Compiti da svolgere>
1. Puoi riscrivere in forma di elenco il paragrafo del testo estratto che comincia con «La prova più evidente», mantenendone i fatti principali?
2. Trascrivi senza alcuna modifica il passo del testo estratto che va da "La prova più" fino a "alla prassi rivoluzionaria." incluso.

Le jeune Karl Marx è un film filosofico e letterario, perché mette in primo piano la produzione teorica dei due padri fondatori del comunismo. Altri sono i testi non semplicemente citati, ma la cui stesura diventa parte integrante del plot: per esempio Le tesi su Feuerbach (scritto nel 1845), che Marx e Engels avrebbero buttato giù per sancire la loro nuova amicizia al termine di una notte di eccessi alcolici; o Miseria della filosofia (1947), cui Jenny Marx avrebbe dato un titolo molto più ironico e sibillino. Proprio la scelta dello scritto iniziale e di quello finale, tuttavia, mostrano che la strategia di Peck non è semplicemente storica, ma piuttosto sistematica. Il primo riferimento pone l’accento sulla tematica della cosiddetta accumulazione primitiva, formulata ancora acerbamente negli anni ’40, facendone una chiave di lettura per l’intero pensiero marxiano. Peck sembra qui raccogliere la tesi di quei critici marxisti, come Rosa Luxembourg, o più recentemente Silvia Federici o David Harvey, secondo i quali la violenta espropriazione da parte del capitale delle risorse condivise collettivamente, come i rami caduti dagli alberi, non stia semplicemente all’origine del capitalismo, ma ne rappresenti la condizione fondamentale e costante di riproduzione. Per quanto riguarda la divulgazione delle idee portanti del comunismo, affidata alle pagine del Manifesto più famoso della storia, è evidente che il regista vuole stabilire una continuità tra il momento storico delle sue origini europee e le lotte più recenti che possono dirsi, in qualche modo, ispirate da questa tradizione.

 La prova più evidente di una tale continuità la si trova nei titoli di coda, in cui le note di Bob Dylan accompagnano una carrellata gioiosa di scene che ritraggono alcuni degli eventi o personaggi simbolo dell’emancipazione socio-politica nel ventesimo secolo: Che Guevara, il Muro di Berlino, Nelson Mandela, #Occupy. Ma non è tutto. Nel corso del film, altri temi vengono toccati il cui potenziale riflessivo non ha perso affatto di attualità. Due in particolare mi pare importante rilevare: la natura agonistica del movimento, o del partito, e il ruolo della teoria in relazione alla prassi rivoluzionaria.

Dati forniti>
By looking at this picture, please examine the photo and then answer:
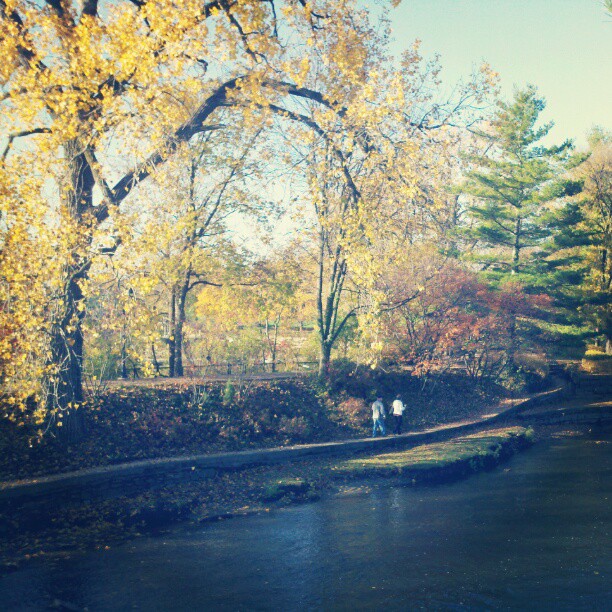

Soluzioni complete>
1.
- La prova più evidente della continuità sta nei titoli di coda. Lì, sulle note di Bob Dylan, scorre una carrellata gioiosa di scene su eventi e personaggi simbolo dell'emancipazione socio-politica del Novecento: Che Guevara, il Muro di Berlino, Nelson Mandela, #Occupy.
- Nel film vengono toccati anche altri temi, il cui potenziale riflessivo è ancora attuale.
- Due di questi temi vanno rilevati in particolare:
  - la natura agonistica del movimento, o del partito;
  - il ruolo della teoria in relazione alla prassi rivoluzionaria.

2.
La prova più evidente di una tale continuità la si trova nei titoli di coda, in cui le note di Bob Dylan accompagnano una carrellata gioiosa di scene che ritraggono alcuni degli eventi o personaggi simbolo dell’emancipazione socio-politica nel ventesimo secolo: Che Guevara, il Muro di Berlino, Nelson Mandela, #Occupy. Ma non è tutto. Nel corso del film, altri temi vengono toccati il cui potenziale riflessivo non ha perso affatto di attualità. Due in particolare mi pare importante rilevare: la natura agonistica del movimento, o del partito, e il ruolo della teoria in relazione alla prassi rivoluzionaria.